When the Administration reacted with its fine-and-fire-'em ultimatum, top Government officials fully expected at least half of the PATCO controllers to heed the warnings and return to work. But by week's end only 1,260 had gone back to their posts, while fully 80% of the PATCO members still were staying home.

Their defiant stand in the face of the law, and in repudiation of their own employee oaths, was a lonely one. As a strike of taxpayer-supported employees—and such relatively well-paid ones at that—it drew little public sympathy. One supporter was the American Civil Liberties Union, which declared that "the right to strike is a fundamental civil liberty and should not be denied to public employees any more than to private ones." More significantly, organized labor around the world rallied behind PATCO, an AFL-CIO affiliate. Controllers in half a dozen countries caused delays in flights to and from the U.S. At home, the support was mostly verbal. Accusing Reagan of "harsh and brutal overkill,"AFL-CIO President Lane Kirkland argued that every worker, individually and collectively, has the right to withhold his services. Said he: "You don't solve the problem by passing a law that says it's illegal."

Kirkland led a caravan of top union officials, who were attending an AFL-CIO executive council meeting in Chicago, to join cheering PATCO pickets at O'Hare. The labor leaders included United Auto Workers President Douglas Fraser and William Winpisinger, president of the machinists' union that handles airline baggage and services the big jets—duties that, if stopped, could quickly ground most of the planes. Winpisinger urged Reagan to stop "union busting" and to "get rational and sit down to negotiate an agreement."

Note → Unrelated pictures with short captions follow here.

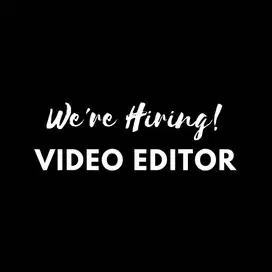 Lowongan Pekerjaan Graphic Design Editor Video dan Foto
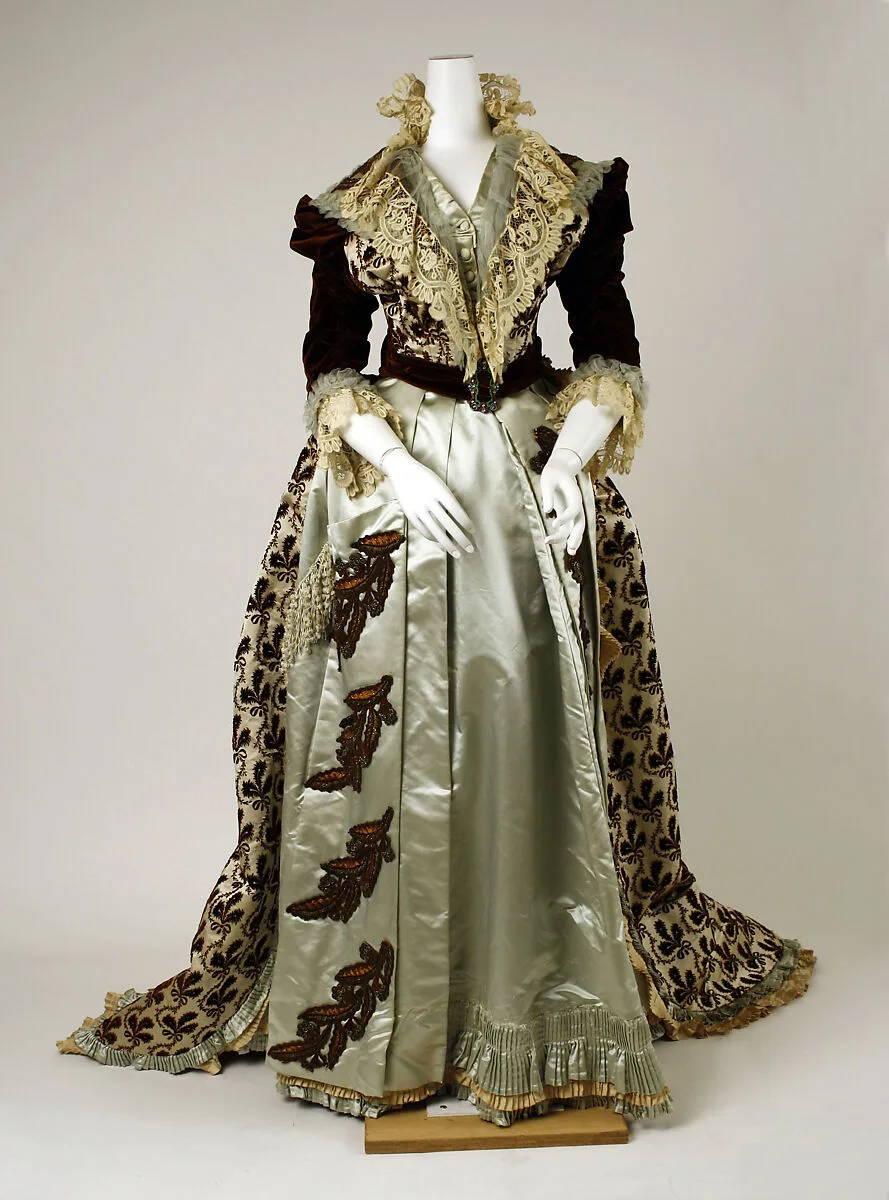 Dress — House of Worth|Charles Frederick Worth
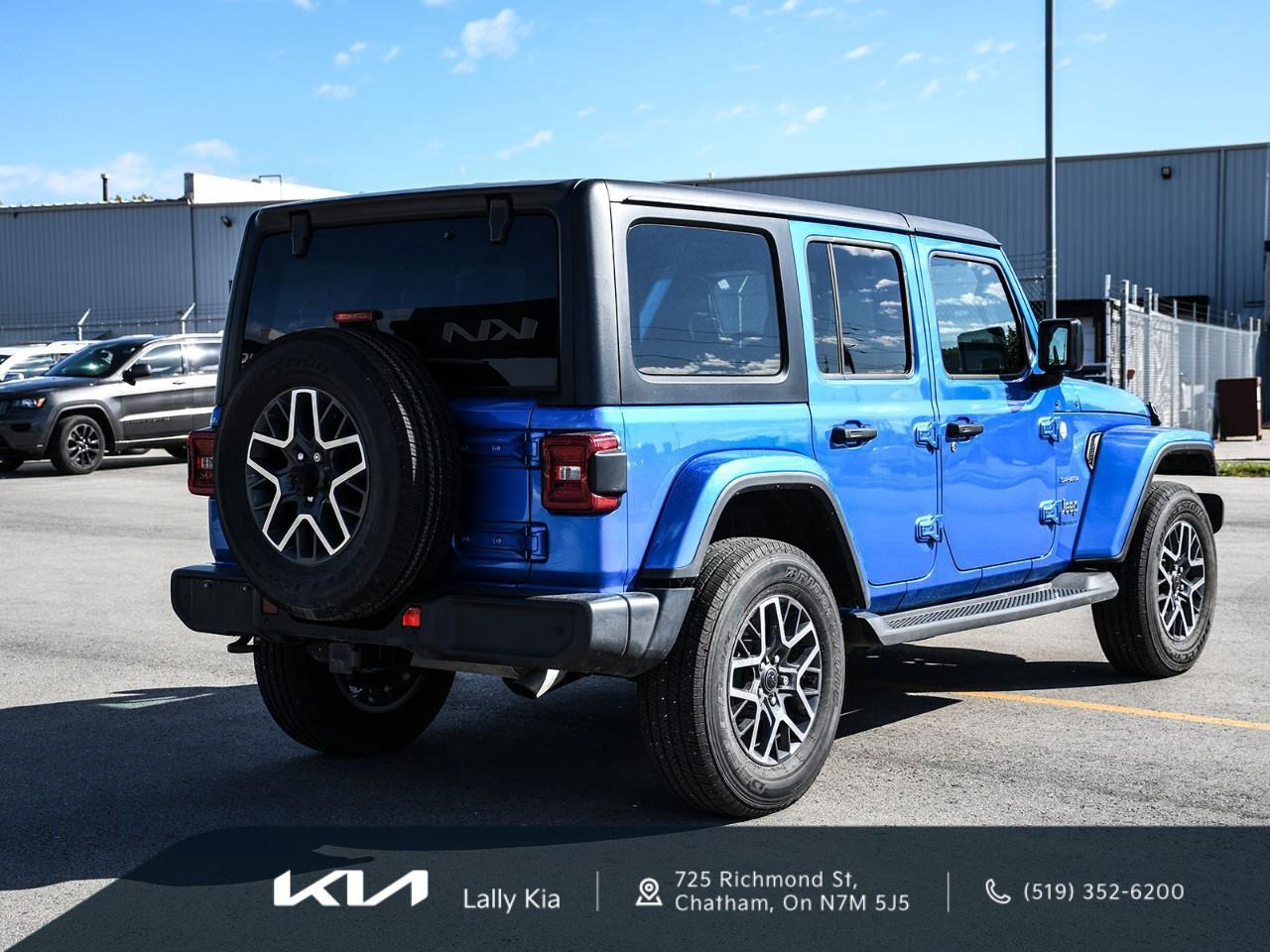 2024 Jeep Wrangler 2024 Jeep Wrangler Sahara | 4-Door | Stock #LKCA00629A Photo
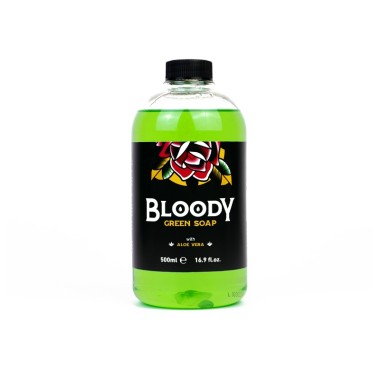BLOODY Green Soap - 500ml
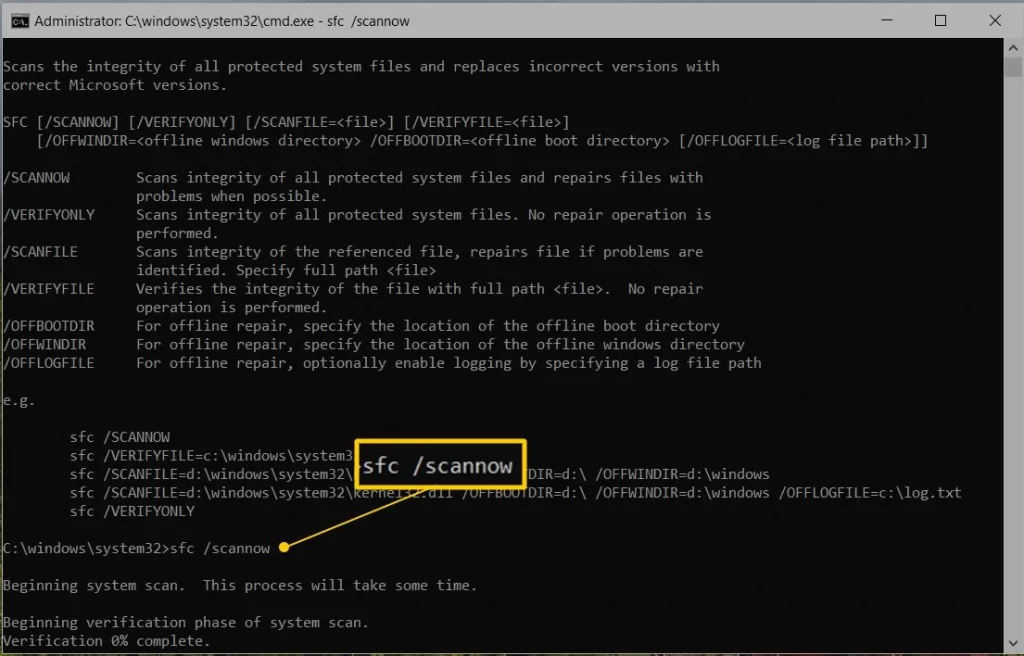 Start-the-System-File-Checker-for-Windows-SFC-scannow-BizBooksAdvice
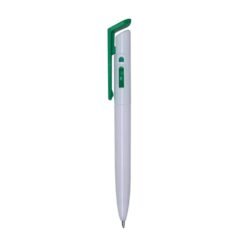 CANETA PLÁSTICA SPX-01098L NA COR VERDE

Privately, however, the labor leaders were highly critical of Poli for calling an unpopular strike with so little warning and without seeking the help or advice of other veteran union strategists. The controllers' strike, conceded Fraser, "could do massive damage to the labor movement. That's why PATCO should have talked to the AFL-CIO council." The machinists were not crossing PATCO picket lines, but at most airports they could get to their jobs without doing so. If more flights are curtailed by the strike, the machinists fear that airlines will cut back their jobs. The Air Line Pilots Association, another AFL-CIO union, had not joined the strike. Reflecting such inter-union strains, Winpisinger said that the pilots could lose half their jobs, too, and added tartly: "They ought to be a little bit more excited about it than us, since they make 2½ times as much as we do."